In 1985, Bruce published his biography of Frank Sobey, titled Frank Sobey: The Man And The Empire. The 443 page biography covers the life and career of Sobey, detailing his 22 years as mayor of Stellarton and his role in building his family's grocery store business into a large national company with diverse holdings. The book was a commissioned work, paid for by Donald Sobey, the youngest of Frank Sobey's three sons. Before publication, Bruce would read the entire finished manuscript aloud to Frank Sobey, remarking in his 2020 book Halifax and Me that the only changes Sobey requested were not related to himself but to the people of Pictou County. William Smith of the Telegraph-Journal described it as an "interesting and important book" and said it contains "penetrating insights into the practical problems of expanding the private sector of the region's economy". Hubert Bauch of the Montreal Gazette wrote that "Frank Sobey's story should be required reading for anyone with dreams of taking a modest venture for a ride into the corporate stratosphere", and described Bruce's prose as "at once lively and smooth". Frank Sobey: The Man And The Empire was the runner-up for the first National Business Book Award.

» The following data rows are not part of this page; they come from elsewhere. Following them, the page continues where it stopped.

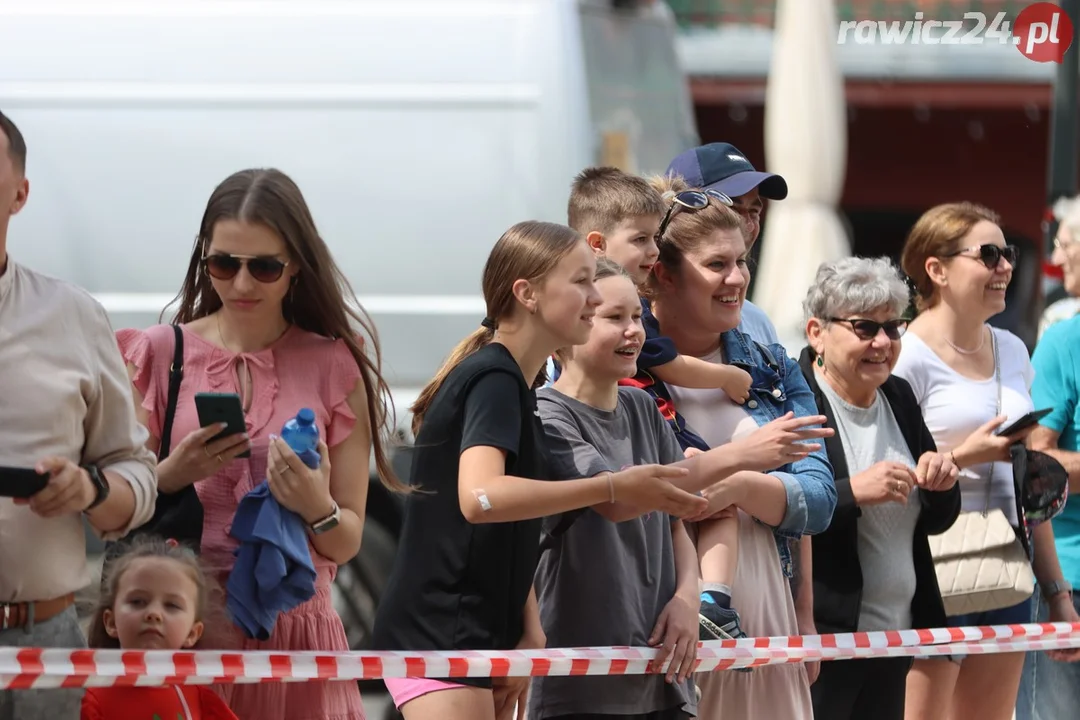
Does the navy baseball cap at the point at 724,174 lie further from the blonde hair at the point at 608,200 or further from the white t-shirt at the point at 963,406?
the white t-shirt at the point at 963,406

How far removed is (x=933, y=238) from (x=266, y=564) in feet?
8.94

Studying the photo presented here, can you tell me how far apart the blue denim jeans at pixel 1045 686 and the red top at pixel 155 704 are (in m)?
2.81

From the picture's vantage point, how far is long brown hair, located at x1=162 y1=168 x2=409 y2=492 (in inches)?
140

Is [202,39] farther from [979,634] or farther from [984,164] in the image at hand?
[984,164]

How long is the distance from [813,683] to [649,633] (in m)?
0.84

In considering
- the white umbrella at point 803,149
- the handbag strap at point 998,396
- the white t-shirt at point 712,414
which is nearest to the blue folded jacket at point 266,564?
the white t-shirt at point 712,414

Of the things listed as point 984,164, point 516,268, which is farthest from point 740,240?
point 984,164

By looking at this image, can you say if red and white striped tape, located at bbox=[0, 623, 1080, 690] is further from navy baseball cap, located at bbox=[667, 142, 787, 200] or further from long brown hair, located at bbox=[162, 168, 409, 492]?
navy baseball cap, located at bbox=[667, 142, 787, 200]

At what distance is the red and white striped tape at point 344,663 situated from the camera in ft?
9.91

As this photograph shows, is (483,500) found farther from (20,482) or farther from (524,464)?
(20,482)

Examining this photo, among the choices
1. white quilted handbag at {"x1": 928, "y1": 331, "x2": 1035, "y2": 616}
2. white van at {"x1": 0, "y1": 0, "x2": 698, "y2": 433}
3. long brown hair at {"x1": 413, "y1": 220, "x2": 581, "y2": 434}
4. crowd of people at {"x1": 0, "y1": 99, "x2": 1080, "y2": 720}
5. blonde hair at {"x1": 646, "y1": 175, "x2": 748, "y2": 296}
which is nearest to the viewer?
crowd of people at {"x1": 0, "y1": 99, "x2": 1080, "y2": 720}

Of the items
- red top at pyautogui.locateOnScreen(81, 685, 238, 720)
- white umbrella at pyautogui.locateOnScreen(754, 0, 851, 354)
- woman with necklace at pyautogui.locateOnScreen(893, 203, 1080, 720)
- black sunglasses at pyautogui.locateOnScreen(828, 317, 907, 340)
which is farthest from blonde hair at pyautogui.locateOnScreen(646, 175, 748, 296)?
white umbrella at pyautogui.locateOnScreen(754, 0, 851, 354)

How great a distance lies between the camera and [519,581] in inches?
139

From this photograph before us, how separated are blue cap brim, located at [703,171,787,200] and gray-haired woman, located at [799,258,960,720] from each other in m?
0.35
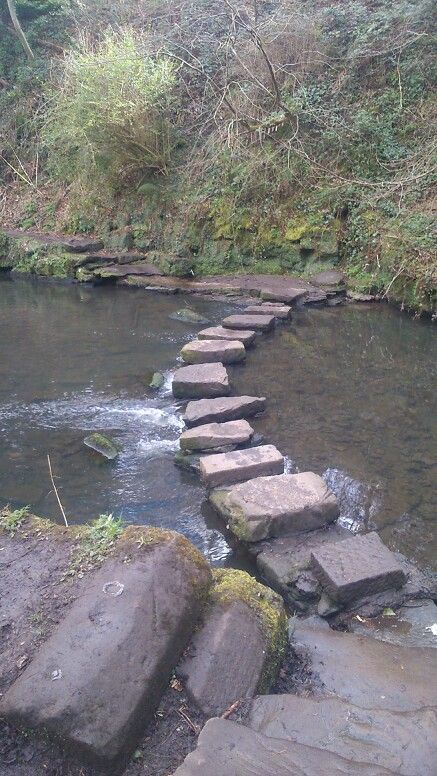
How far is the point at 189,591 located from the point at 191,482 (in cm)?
215

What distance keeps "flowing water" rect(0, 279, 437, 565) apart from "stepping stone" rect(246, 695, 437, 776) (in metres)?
1.53

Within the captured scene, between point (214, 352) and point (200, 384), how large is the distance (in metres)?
0.89

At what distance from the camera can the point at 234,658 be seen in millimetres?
2102

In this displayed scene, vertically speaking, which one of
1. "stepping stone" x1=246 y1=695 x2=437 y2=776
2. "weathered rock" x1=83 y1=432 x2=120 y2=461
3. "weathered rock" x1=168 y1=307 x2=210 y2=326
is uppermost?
"stepping stone" x1=246 y1=695 x2=437 y2=776

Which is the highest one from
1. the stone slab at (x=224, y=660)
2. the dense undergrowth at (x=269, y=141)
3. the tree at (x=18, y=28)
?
the tree at (x=18, y=28)

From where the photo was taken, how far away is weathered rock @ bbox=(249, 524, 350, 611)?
3.11 m

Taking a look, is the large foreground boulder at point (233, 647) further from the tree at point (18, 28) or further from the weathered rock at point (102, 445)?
the tree at point (18, 28)

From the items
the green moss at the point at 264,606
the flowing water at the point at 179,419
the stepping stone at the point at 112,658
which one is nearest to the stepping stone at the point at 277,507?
the flowing water at the point at 179,419

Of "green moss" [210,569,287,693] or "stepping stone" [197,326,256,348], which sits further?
"stepping stone" [197,326,256,348]

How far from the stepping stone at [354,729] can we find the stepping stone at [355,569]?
0.91 meters

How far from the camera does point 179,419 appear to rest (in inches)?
210

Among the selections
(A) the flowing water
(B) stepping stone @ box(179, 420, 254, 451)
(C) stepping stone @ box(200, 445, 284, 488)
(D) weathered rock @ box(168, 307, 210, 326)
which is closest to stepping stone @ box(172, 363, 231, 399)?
Answer: (A) the flowing water

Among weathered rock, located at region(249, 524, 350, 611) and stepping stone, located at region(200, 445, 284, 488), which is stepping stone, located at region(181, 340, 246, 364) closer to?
stepping stone, located at region(200, 445, 284, 488)

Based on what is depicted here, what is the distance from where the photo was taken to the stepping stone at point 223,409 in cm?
505
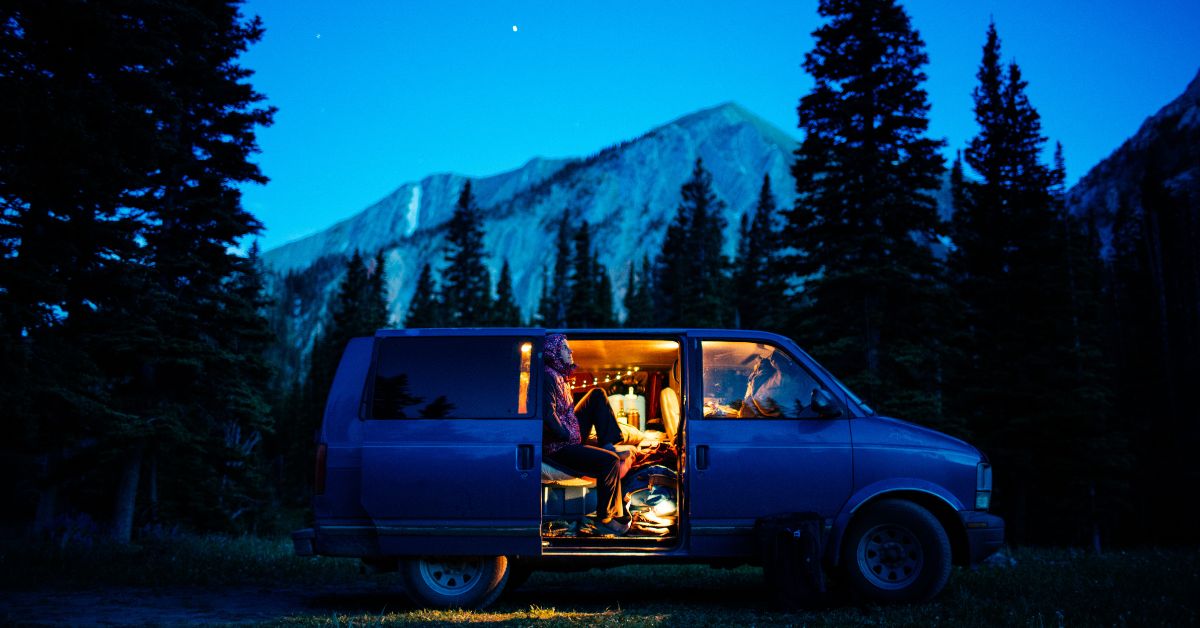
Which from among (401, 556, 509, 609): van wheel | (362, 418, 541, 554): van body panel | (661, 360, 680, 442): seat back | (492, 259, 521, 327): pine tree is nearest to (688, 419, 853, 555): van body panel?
(661, 360, 680, 442): seat back

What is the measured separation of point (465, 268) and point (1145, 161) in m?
76.1

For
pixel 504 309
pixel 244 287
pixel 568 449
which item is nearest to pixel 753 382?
pixel 568 449

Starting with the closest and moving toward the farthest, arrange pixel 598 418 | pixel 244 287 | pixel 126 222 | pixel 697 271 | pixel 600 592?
pixel 598 418, pixel 600 592, pixel 126 222, pixel 244 287, pixel 697 271

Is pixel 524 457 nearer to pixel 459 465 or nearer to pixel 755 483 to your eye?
pixel 459 465

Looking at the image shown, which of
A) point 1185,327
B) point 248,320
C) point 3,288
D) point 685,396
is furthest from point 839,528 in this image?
point 1185,327

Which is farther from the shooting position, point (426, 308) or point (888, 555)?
point (426, 308)

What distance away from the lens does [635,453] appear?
8188mm

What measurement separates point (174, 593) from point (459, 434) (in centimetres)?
427

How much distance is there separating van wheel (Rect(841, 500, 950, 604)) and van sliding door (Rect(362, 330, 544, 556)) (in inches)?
111

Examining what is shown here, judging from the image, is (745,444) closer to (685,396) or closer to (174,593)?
(685,396)

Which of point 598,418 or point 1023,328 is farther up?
point 1023,328

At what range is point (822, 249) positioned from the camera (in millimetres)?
23844

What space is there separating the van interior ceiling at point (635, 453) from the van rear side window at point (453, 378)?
74 cm

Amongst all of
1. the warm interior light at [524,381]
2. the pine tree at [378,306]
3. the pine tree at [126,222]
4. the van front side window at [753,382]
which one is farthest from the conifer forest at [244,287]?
the pine tree at [378,306]
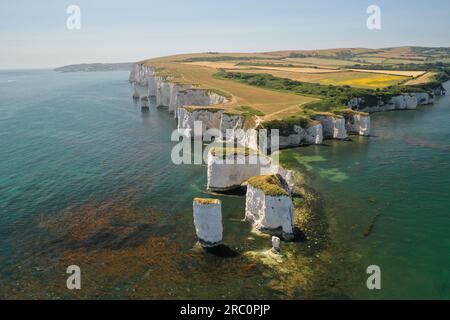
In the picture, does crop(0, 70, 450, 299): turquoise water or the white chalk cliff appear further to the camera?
the white chalk cliff

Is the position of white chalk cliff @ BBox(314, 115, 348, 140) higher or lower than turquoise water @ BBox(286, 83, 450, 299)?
higher

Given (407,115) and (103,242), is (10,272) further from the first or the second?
(407,115)
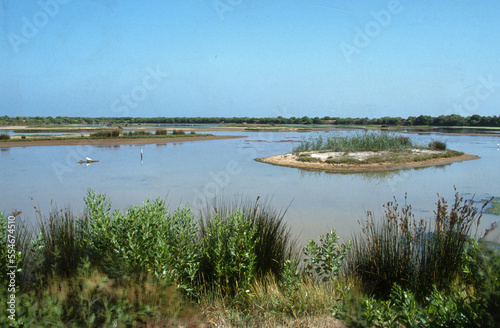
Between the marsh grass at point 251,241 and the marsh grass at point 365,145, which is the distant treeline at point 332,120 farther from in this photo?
the marsh grass at point 251,241

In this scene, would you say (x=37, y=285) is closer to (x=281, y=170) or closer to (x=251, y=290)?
(x=251, y=290)

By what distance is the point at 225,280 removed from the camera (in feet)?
13.0

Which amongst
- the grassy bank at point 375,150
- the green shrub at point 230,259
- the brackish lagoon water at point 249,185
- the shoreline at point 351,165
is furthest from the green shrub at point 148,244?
the grassy bank at point 375,150

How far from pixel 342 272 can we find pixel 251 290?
55.6 inches

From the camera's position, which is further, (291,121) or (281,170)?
(291,121)

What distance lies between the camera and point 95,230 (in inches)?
151

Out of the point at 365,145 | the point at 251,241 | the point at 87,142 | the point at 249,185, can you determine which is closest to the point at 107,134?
the point at 87,142

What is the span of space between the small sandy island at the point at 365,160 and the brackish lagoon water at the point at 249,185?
3.75ft

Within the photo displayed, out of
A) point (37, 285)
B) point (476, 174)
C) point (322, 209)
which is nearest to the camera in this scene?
point (37, 285)

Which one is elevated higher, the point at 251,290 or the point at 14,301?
the point at 14,301

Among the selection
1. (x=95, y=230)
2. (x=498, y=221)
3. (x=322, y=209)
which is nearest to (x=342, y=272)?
(x=95, y=230)

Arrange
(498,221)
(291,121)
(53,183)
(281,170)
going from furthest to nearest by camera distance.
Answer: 1. (291,121)
2. (281,170)
3. (53,183)
4. (498,221)

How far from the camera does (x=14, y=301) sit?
2.66m

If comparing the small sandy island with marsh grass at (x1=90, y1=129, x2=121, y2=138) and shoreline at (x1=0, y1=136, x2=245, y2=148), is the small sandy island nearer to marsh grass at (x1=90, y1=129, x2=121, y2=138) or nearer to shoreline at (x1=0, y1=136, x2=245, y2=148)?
shoreline at (x1=0, y1=136, x2=245, y2=148)
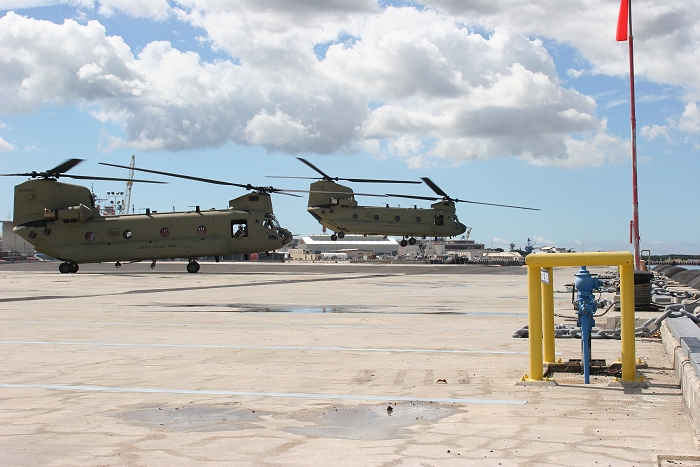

=== Down Home: Notes of a Maritime Son ===
Bruce's 1988 book Down Home is referred to in the Oxford Guide to Canadian Literature as "his best and perhaps best received work". Bruce wrote Down Home in the historic Bruce homestead in Port Shoreham, Nova Scotia, opening the book with "I am writing this in longhand in the house where my father was born, and where, if he'd had the choice, he'd have died". It was the winner of the first Dartmouth Book Award in 1989.

=== Maud: The Life of L.M. Montgomery ===
Bruce's first book for young adults was a 1992 biography on the early life of Lucy Maud Montgomery. According to a reviewer in Kirkus Reviews, "quotes from her (Montgomery's) works, capture her lively spirit, while social context conveys the magnitude of obstacles she overcame".

=== Page Fright: Fetishes and Foibles of Famous Writers ===
Published in 2009, Page Fright is a collection of accounts of the methods, rituals, habits, superstitions and quirks of various well-known authors. Dave Shiflett in The Wall Street Journal called it "a delightful volume about the practical side of the 'world's loneliest calling.